The newspaper headlines revealed that the council has spent £250,000 buying a one-bed flat in Orsett Terrace, Bayswater, and plans to rent it out to a single person earning £30,000 a year for a subsidised rent of £120 per week. On top of that the Conservatives plan to give them a free £2,500 “bonus” – of your money – after five years.
In all, the council plans to spend £7million buying one-bed flats so that it can rent them out to young people earning up to £30,000 a year. The council says it wants to help these people to buy their first home by offering low-rent flats so that they can save for a mortgage.
Anyone can apply. You don’t even have to live in Westminster or be in housing need!
The council reckons that, with a subsidised rent of £120 a week, the lucky few could save around £20,000 after five years and put that money towards a deposit of a flat in Westminster.
Laudable as this might seem, there are no requirements to ensure that the lucky few single people who get these massively subsidised flats save any money at all to build up a mortgage deposit. Nor are there any requirements that they put the free £2,500 bonus from the council towards a mortgage deposit.
And, of course, let’s not forget about the very strong possibility that some people may sub-let their flat at premium rents, a feature of some council and housing association tenancies in Westminster and elsewhere.
To reassure us, Westminster Council says it plans an annual visit to check that the lucky single person still lives in the flat paying the subsidised rent.
It is so touching how trusting – and gullible – the Conservatives can be!

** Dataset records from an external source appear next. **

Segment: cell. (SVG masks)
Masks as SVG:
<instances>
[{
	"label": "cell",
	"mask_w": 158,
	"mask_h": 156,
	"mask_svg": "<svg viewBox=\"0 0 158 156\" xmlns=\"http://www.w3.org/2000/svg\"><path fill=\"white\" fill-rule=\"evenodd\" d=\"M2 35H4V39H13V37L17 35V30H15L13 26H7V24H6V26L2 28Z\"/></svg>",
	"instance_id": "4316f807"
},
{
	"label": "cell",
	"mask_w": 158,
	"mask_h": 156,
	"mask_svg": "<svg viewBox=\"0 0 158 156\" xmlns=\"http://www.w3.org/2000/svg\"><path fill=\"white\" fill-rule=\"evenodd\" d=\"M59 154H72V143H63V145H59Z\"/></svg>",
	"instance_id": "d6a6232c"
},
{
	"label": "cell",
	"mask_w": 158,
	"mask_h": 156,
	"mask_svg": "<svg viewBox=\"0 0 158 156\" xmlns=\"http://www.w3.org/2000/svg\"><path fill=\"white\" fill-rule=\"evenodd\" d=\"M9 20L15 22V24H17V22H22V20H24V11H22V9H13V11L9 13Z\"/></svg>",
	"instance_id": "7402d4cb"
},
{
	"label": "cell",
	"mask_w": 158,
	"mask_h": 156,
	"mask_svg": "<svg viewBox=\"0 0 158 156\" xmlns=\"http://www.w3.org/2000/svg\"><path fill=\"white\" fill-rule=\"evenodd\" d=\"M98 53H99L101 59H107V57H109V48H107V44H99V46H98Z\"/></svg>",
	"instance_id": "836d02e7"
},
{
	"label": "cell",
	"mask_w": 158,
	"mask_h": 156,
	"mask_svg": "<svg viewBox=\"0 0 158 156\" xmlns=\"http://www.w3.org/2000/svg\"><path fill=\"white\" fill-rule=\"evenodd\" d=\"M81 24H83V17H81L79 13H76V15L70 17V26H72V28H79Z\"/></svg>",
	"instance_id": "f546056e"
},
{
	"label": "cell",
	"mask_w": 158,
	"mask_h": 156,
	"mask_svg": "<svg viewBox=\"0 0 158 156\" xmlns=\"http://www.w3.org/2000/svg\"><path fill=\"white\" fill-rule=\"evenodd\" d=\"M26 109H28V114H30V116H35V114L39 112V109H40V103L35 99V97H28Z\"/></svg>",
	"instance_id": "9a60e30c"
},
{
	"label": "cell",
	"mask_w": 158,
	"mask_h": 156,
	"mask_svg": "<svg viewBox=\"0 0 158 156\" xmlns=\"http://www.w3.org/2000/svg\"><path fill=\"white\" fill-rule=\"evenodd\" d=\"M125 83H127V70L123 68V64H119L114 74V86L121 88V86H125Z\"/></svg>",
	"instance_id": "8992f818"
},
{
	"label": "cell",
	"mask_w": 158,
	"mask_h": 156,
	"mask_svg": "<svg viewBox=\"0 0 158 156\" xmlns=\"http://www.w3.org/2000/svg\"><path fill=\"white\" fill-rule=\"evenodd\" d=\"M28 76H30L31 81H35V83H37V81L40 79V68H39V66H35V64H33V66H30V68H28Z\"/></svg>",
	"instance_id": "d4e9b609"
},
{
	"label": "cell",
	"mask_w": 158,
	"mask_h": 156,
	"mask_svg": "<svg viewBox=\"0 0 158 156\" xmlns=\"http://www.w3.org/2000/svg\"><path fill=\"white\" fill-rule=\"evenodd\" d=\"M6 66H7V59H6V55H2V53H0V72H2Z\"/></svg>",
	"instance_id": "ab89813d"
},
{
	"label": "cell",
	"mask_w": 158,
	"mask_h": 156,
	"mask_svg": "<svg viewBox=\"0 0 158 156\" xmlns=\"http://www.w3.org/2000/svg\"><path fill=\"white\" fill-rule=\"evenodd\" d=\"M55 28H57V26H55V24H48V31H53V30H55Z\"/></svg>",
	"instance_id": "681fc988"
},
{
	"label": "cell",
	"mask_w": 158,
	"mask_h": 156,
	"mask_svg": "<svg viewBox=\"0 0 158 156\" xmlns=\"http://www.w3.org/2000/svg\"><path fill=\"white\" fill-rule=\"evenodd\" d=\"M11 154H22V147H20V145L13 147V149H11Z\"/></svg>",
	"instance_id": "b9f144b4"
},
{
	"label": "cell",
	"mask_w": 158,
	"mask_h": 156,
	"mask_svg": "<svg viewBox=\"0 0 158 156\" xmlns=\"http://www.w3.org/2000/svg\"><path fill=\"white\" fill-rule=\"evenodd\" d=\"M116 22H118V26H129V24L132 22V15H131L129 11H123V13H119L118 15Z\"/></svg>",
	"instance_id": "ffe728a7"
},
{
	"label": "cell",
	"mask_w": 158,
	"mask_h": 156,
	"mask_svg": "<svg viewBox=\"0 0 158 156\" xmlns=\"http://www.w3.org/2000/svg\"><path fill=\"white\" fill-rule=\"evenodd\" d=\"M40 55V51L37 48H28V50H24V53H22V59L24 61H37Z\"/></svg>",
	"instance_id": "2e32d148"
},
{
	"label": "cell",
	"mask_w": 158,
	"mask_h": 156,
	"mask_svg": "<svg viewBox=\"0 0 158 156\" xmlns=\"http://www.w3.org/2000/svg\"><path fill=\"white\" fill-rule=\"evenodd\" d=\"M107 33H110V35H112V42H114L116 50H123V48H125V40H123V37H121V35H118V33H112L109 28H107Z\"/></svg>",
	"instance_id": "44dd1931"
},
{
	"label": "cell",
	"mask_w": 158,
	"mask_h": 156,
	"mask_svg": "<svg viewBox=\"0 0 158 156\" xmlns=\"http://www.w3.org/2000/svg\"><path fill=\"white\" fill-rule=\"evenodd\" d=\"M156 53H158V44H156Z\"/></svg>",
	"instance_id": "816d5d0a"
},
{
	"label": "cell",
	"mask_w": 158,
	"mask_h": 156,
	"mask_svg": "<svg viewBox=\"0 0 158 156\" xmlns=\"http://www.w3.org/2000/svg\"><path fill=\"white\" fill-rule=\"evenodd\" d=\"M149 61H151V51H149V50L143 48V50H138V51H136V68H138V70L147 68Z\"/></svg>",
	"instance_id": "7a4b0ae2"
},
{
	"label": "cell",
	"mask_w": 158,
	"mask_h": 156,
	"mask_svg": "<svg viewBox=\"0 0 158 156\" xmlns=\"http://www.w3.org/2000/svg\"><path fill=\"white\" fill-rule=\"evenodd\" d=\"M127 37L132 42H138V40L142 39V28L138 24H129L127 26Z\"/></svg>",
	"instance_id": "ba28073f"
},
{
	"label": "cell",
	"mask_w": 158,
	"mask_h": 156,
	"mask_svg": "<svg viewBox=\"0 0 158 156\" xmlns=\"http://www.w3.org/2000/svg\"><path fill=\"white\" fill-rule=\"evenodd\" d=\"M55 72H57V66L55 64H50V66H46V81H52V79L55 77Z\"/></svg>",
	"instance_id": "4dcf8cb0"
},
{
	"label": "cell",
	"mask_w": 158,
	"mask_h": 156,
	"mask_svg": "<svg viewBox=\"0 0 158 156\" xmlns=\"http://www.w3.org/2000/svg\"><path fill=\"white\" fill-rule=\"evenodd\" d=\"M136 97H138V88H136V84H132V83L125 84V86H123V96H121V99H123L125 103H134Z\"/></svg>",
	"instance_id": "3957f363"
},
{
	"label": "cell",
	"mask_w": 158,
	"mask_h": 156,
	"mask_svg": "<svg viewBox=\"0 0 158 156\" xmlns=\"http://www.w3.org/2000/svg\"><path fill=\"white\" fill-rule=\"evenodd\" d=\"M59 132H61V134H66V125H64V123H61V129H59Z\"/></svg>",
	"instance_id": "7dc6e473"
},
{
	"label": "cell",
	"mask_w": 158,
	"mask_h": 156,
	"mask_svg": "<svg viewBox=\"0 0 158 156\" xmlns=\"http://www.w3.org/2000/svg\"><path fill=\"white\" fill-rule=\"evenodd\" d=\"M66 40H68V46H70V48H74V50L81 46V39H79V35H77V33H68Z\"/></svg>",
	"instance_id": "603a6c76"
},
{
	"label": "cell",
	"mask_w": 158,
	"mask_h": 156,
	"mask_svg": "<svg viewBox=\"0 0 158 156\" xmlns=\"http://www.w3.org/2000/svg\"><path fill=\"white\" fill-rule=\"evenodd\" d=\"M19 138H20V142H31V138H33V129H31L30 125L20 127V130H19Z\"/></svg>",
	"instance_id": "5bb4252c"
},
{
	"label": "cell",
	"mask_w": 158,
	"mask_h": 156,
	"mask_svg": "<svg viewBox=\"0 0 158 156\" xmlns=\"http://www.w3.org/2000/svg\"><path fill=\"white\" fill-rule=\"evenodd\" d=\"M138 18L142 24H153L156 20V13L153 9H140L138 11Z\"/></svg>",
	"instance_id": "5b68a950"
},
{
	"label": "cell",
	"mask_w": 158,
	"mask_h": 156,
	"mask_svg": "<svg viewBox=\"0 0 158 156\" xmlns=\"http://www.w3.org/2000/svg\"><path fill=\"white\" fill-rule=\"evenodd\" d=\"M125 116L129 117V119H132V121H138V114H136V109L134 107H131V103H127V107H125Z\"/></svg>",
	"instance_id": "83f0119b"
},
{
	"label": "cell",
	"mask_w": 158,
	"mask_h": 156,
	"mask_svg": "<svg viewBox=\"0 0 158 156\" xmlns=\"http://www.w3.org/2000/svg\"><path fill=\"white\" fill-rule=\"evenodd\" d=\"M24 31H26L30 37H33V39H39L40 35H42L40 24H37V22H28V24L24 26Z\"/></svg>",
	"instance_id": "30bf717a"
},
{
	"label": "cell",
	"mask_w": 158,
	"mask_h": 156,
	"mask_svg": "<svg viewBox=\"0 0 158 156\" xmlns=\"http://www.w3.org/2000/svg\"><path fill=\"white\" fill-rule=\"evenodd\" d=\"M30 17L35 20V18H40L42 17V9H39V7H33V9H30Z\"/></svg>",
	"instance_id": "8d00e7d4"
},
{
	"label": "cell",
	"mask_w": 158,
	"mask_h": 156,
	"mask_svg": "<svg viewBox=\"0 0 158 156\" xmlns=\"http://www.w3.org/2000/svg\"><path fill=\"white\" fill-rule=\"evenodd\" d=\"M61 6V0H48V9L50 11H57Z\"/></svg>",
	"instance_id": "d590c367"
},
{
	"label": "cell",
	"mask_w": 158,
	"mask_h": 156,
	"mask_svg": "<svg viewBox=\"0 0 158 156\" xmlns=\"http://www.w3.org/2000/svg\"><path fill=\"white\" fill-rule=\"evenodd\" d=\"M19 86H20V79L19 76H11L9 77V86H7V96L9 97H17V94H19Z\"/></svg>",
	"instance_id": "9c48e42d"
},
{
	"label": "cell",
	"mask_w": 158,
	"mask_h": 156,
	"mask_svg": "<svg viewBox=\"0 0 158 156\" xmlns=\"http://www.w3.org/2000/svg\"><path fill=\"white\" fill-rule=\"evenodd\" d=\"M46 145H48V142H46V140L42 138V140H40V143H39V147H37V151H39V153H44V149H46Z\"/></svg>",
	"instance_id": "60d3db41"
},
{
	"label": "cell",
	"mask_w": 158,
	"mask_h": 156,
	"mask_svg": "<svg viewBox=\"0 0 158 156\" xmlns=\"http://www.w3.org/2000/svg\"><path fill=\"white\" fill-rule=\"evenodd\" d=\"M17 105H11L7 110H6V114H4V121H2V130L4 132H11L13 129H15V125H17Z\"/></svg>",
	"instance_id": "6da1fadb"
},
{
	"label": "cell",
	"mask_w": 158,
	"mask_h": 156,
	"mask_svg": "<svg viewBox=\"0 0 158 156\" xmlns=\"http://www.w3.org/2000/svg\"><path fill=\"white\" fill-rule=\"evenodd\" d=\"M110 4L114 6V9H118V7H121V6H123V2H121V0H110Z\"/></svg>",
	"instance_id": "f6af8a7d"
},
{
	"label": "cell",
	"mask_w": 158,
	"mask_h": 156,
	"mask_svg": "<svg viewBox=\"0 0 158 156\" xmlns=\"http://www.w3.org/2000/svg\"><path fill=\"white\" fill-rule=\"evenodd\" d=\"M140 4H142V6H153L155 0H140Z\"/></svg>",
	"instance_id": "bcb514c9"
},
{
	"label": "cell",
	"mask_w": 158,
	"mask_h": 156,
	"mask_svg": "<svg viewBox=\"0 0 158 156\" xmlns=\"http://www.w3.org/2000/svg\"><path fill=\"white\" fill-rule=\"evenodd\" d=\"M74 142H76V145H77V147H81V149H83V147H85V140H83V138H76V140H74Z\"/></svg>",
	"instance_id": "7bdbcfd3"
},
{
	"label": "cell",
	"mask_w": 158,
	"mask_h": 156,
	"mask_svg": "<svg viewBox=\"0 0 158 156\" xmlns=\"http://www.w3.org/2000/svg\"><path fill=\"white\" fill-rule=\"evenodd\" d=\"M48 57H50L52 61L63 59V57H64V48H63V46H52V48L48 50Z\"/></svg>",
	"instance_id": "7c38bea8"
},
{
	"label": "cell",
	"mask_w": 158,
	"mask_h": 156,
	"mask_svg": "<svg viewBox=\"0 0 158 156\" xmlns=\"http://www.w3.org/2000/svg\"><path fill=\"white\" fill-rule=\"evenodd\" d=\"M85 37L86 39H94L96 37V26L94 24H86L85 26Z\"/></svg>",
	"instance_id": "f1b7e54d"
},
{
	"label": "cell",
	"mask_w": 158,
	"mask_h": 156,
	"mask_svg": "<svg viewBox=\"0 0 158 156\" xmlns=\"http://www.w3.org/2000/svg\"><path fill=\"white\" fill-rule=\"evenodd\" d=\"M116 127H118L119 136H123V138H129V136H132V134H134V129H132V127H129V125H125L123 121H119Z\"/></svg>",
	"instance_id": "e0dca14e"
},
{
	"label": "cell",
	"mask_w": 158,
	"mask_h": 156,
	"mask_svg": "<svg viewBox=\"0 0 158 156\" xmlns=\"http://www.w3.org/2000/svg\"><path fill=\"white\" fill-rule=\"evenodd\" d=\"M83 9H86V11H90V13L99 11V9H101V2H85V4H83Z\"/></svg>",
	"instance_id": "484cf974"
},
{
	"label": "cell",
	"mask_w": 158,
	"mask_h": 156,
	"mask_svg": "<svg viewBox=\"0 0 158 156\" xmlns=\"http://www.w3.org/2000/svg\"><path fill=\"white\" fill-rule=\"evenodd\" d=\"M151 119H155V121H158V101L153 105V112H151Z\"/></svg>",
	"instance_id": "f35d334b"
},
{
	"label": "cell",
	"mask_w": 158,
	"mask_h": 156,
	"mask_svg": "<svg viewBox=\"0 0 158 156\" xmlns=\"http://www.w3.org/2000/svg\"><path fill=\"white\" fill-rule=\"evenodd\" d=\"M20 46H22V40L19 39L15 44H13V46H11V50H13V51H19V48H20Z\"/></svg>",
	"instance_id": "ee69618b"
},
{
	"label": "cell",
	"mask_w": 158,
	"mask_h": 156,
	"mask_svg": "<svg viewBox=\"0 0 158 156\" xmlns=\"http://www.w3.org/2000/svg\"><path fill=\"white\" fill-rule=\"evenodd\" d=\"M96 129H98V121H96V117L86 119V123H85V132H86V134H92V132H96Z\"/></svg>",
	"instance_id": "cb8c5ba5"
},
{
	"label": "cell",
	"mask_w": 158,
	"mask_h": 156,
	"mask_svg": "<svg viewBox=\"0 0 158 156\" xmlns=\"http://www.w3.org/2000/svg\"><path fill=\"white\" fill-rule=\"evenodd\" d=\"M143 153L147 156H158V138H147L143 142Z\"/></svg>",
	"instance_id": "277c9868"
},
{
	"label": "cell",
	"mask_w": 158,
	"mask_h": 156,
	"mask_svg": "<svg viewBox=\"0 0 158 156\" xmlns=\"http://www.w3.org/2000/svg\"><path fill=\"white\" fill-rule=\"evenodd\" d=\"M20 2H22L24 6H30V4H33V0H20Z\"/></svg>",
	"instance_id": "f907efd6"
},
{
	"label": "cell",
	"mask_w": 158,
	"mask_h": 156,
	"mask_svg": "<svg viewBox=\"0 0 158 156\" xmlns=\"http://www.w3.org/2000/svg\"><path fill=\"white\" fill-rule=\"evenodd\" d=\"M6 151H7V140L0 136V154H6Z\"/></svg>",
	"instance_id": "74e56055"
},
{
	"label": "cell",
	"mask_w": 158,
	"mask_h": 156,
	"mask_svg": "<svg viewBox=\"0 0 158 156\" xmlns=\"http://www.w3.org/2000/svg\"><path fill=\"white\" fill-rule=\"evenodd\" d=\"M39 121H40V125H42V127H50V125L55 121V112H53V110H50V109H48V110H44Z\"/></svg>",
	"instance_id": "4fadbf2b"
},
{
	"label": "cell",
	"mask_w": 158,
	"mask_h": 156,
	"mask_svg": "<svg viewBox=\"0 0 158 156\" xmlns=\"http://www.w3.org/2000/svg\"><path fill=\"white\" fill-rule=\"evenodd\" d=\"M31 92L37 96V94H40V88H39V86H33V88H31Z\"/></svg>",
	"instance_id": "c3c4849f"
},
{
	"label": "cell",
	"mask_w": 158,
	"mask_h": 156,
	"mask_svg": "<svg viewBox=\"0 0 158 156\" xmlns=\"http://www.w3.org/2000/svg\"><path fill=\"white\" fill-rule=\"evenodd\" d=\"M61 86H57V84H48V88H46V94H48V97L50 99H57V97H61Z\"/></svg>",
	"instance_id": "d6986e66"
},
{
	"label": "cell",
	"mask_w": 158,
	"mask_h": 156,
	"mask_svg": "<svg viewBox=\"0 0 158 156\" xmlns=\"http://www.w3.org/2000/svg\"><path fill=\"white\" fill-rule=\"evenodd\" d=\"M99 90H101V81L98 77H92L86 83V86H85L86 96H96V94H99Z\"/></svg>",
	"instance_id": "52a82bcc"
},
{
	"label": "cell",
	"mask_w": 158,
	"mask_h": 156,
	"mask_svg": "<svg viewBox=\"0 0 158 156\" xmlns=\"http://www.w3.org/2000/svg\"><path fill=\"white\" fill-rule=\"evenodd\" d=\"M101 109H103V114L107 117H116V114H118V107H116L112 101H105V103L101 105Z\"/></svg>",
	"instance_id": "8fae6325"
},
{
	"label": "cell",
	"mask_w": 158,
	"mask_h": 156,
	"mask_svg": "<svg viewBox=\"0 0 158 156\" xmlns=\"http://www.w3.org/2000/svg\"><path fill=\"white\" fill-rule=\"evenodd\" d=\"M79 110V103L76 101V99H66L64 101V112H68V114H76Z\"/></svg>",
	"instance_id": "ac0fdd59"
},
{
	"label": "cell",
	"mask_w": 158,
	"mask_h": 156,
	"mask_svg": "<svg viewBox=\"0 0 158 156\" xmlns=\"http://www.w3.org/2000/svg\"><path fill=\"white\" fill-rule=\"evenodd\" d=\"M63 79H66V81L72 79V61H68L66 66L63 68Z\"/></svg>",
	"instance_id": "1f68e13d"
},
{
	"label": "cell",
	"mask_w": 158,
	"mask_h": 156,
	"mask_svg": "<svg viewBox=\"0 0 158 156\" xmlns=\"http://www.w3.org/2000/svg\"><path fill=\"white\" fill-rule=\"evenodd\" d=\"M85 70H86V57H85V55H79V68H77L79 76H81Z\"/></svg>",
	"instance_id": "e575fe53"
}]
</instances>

But the real failure of this crazy housing plan is the impact that it will have on people in real housing need.
There is a massive need for the council to acquire more family-sized accommodation, rather than one-bed flats.
Families are in the greatest need and, surely, at a time of financial pressure, families should have priority?
Labour councillors regularly deal with families in the most shocking overcrowded conditions and are regularly told by council staff that there is nothing that can be done for them in Westminster.
People in dire housing need are told that the only option for them is temporary accommodation miles away in east London, far from friends, work, schools and family.
Yet, the very same Conservative council is now spending millions of pounds of public money buying expensive one-bed flats in Westminster to house people who have very little contact with Westminster, other than (alongside over a million others) they happen to work in Westminster.
Has the world gone mad? Or is it the Conservatives, with their warped priorities, who are at fault here?